What can be done to prevent bicyclist and pedestrian fatalities? Safe bicycling and walking facilities are lacking on many New Jersey roads, especially on high speed roads. The NJ Department of Transportation adopted a Complete Streets policy in 2009, and since then eight counties and 141 municipalities have also adopted Complete Streets policies, which require bicycling and walking facilities to be included whenever roads are improved.
Can’t more enforcement reduce accidents? Equitable enforcement plays its part to prevent crashes, which in many countries and states includes automated speed cameras. Vision Zero prefers the term “crash” to “accident,” since the goal is to create a culture of road safety based on personal responsibility and mutual respect for all road users. We’ve been trained to believe that “accidents just happen,” implying there is nothing that can be done to prevent them, but this is a myth of the existing culture of evading responsibility.

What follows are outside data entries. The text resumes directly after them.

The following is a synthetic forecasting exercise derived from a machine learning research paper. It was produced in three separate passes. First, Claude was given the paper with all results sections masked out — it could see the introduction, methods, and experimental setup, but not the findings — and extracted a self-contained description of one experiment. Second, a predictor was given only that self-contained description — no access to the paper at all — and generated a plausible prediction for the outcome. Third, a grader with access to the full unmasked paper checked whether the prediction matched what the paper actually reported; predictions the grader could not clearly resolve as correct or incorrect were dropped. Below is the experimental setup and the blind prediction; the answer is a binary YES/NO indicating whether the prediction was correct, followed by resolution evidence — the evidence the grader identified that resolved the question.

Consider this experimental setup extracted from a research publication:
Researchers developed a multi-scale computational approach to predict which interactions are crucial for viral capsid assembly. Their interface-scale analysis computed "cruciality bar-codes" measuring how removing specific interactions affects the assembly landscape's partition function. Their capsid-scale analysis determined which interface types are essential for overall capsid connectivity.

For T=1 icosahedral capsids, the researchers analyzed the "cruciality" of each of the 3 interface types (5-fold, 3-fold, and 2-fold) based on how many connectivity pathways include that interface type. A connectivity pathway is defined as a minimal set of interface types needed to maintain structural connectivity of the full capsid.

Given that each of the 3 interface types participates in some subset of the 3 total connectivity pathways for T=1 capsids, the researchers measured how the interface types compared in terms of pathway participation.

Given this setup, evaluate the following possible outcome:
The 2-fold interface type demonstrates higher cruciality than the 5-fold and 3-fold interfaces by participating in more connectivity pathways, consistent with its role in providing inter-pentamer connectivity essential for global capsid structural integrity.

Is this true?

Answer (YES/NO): NO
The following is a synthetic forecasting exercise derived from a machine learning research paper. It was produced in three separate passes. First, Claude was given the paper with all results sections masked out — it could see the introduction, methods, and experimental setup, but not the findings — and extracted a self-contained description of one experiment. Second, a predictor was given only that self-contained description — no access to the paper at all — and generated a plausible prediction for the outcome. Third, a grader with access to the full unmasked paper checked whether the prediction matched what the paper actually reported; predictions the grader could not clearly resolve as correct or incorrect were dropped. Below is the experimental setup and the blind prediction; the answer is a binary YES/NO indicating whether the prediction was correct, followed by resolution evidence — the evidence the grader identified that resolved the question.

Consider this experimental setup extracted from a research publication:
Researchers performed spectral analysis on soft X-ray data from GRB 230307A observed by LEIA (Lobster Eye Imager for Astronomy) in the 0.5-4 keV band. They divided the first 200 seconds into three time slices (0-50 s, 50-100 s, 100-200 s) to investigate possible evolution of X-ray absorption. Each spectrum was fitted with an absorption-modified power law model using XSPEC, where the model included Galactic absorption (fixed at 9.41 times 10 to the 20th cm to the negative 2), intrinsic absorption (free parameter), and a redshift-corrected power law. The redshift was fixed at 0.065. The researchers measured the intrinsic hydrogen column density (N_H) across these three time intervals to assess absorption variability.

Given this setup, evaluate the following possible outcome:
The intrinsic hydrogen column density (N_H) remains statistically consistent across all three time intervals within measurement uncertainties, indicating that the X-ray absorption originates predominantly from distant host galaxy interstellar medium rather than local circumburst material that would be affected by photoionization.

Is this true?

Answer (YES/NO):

How does Vision Zero build a culture of safety? Vision Zero assumes that all crashes can be prevented, using a public health approach that treats unsafe road behavior like an epidemic, with possibilities for intervention at all levels of social relations and the built environment. For example, one of the biggest public health achievements ever was educating people to understand the benefits of washing your hands after using the bathroom, but that outcome was reinforced when bathrooms were designed so the sink was between the toilet and the door, making the healthy behavior convenient.